**TEXTAUSZUG**
##########

# Schrauben Gerissen und Dämpfer verbogen bei RM7



## milchbrötchen88 (1. August 2004)

Wie vielleicht einige mitbekommen haben ist mir an der Jibbing session in Köln mein RM7 kaputt gegangen...
Bin die treppen am Schokomuseum gefahren unten hats dann geknallt und mir sind die Schrauben von den Umlenkhebeln gerissen   dabei is mein Dämpfer auf die Umlenkhebel geschlagen und hat sich verbogen...
Wie kann es sein dass Rocky Mountain nicht in der Lage ist haltbare Schrauben FR/DH Rahmen einzubauen????
Sagt mal eure Meinung... Außerdem hätte ich gerne gewusst ob sowas auf Garantie geht....
THX 
Basti

p.s Foto werde ich noch nachreichen


----------



## krankedbiker (1. August 2004)

da sag ich nur eins: *******


----------



## MTB-News.de




----------



## Dirt Gott (1. August 2004)

Ja echt total s****  
Dachte schon das die schwinge gebrochen wär


----------



## Phil Claus (2. August 2004)

Hi Milchbrötchen,

wir empfehlen Dir den Besuch Deines Rocky Mountain Händlers zur Begutachtung des Schadens und der weiteren Vorgehensweise.


----------



## gosy (2. August 2004)

schreib mal rein wie es dann gelaufen ist. bzw auf kulanz gegangen ist. bei so nem sprung könne halt so sachen mal passieren


----------



## Dirt Gott (2. August 2004)

Er ist nur in köln am shokoladenmuseum die treppe runterGEFAHREN nicht gesprungen und unten als der übergang von der treppe zum weg kamm, hats geknallt!


----------

##########

**AUSGEWÄHLTE EINTRÄGE**
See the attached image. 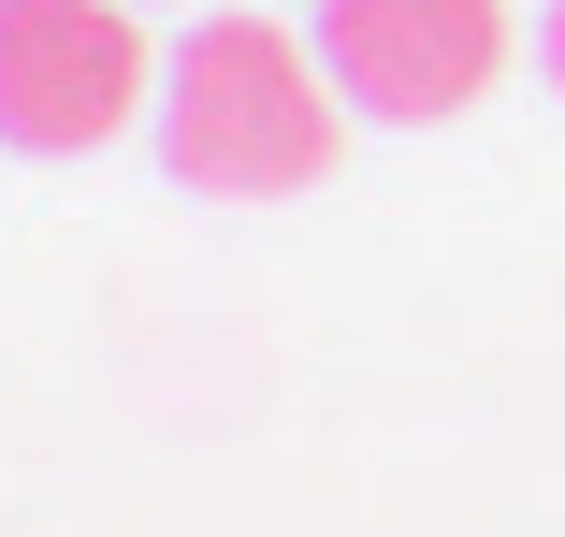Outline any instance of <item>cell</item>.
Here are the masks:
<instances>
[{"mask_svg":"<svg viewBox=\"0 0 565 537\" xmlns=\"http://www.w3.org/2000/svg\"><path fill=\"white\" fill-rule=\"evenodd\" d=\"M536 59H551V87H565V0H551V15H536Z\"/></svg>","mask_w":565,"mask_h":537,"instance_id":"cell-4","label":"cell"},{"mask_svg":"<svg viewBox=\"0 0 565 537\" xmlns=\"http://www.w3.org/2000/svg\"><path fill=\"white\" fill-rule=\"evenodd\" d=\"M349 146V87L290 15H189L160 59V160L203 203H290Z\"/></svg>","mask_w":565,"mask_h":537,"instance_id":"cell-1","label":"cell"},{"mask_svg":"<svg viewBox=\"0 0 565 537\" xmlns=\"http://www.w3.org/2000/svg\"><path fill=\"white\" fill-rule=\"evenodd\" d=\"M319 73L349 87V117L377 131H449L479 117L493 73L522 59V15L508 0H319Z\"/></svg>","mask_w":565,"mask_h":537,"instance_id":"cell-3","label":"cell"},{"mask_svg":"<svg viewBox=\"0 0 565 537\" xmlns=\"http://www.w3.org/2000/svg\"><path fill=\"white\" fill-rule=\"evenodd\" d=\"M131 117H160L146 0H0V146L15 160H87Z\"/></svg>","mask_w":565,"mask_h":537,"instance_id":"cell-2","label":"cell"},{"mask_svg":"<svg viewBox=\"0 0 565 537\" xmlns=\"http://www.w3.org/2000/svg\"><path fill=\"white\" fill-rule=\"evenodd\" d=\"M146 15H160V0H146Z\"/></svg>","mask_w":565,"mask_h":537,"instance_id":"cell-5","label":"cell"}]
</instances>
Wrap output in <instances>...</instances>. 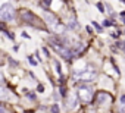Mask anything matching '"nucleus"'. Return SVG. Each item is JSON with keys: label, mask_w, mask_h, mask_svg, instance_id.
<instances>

##########

**GESTELLTE AUFGABE 1**
Welche Schrauben sind laut dem Forumsthread zum RM7 beim Treppenfahren gerissen?
**GESTELLTE AUFGABE 2**
Schreiben Sie aus dem Forumsthread zum RM7 den Wortlaut ab, beginnend mit „## milchbrötchen88 (1.“ und fortlaufend bis einschließlich „FR/DH Rahmen einzubauen????“.

**SCHRIFTLICHE LÖSUNG 1**
Die Schrauben von den Umlenkhebeln.

**SCHRIFTLICHE LÖSUNG 2**
## milchbrötchen88 (1. August 2004)

Wie vielleicht einige mitbekommen haben ist mir an der Jibbing session in Köln mein RM7 kaputt gegangen...
Bin die treppen am Schokomuseum gefahren unten hats dann geknallt und mir sind die Schrauben von den Umlenkhebeln gerissen   dabei is mein Dämpfer auf die Umlenkhebel geschlagen und hat sich verbogen...
Wie kann es sein dass Rocky Mountain nicht in der Lage ist haltbare Schrauben FR/DH Rahmen einzubauen????